Paris, fidèle à sa vocation de terre d’accueil, est devenue, au fil des ans, l’un des centres culturels et intellectuels de la diaspora arménienne. L’une de mes premières décisions en tant que maire de Paris était de rendre hommage aux victimes du génocide chaque année en déposant une gerbe de la Ville de Paris au pied de la statue de Komitas, lieu traditionnel de rassemblement des Arméniens de Paris. Il est donc naturel que des voix parisiennes se lèvent aujourd’hui pour rejoindre celles de la communauté arménienne dans la lutte sans relâche contre le négationnisme du génocide arménien.



Puisque il s’agit d’une réalité, il est logique de vouloir punir sa négation, comme la loi
Gayssot le fit en 1990 pour la Shoah. A partir du 4 mai, la proposition de loi pénalisant la négation du génocide arménien sera débattue au Sénat. Déposée par des sénateurs socialistes en juillet 2010, il faudra comme préalable au débat que les sénateurs repoussent l’exception d’irrecevabilité que la commission des lois a malheureusement opposée au texte.



Depuis que le 12 octobre 2006 l’Assemblée nationale a voté la pénalisation du génocide arménien, le président de la République et le gouvernement ont fait en sorte que ce texte ne soit pas transmis au Sénat, ce qui a obligé les élus socialistes de la Haute Assemblée à déposer une autre proposition afin de déjouer cette politique d’obstruction systématique, de ce veto tacite motivée, nous dit la droite, par les possibles « embarras diplomatiques » avec la Turquie.

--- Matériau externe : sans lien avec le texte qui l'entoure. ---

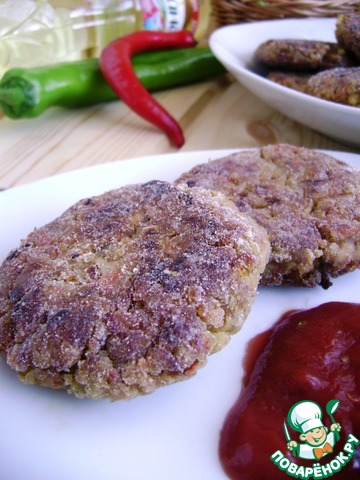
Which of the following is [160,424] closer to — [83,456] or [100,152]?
[83,456]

La vérité est que Nicolas Sarkozy ne tient pas sa parole. Le 24 avril 2007, alors candidat à la présidentielle, il avait dans une lettre ouverte aux associations arméniennes promis de soutenir la ratification par le Sénat de la loi de 2006. Il fustigeait alors le « négationnisme d’État » venu d’Ankara. Puis une fois élu il a fait l’inverse, se taisant aussi lorsqu’au lendemain de la commémoration du génocide arménien, le 24 avril, le gouvernement turc détruit le « monument de l’humanité » érigé à Kars oeuvre du grand sculpteur Mehmet Aksoy qui symbolise, dans la région même où eut lieu le génocide, la réconciliation possible et indispensable entre les deux peuples.



Il n’y a dans mon esprit aucun propos agressif envers le peuple turc, mais l’attitude de leur gouvernement est d’autant plus choquante qu’en Turquie même, des voix s’élèvent pour reconnaître le génocide arménien, à l’image du rassemblement qui s’est tenu le 24 avril devant le musée d’art d’Istanbul afin de proclamer qu’il était temps de mettre un terme à la politique de négation du génocide. Ce sont ces voix-là qui doivent être encouragées, dans l’intérêt même de la Turquie et de ses relations avec l’Europe. Comme les Français et les Allemands ont su se réconcilier après la terrible Seconde Guerre mondiale, il faut se battre pour que les peuples arménien et turc se réconcilient, ce qui nécessite pour commencer que l’Etat turc reconnaisse la réalité du génocide arménien.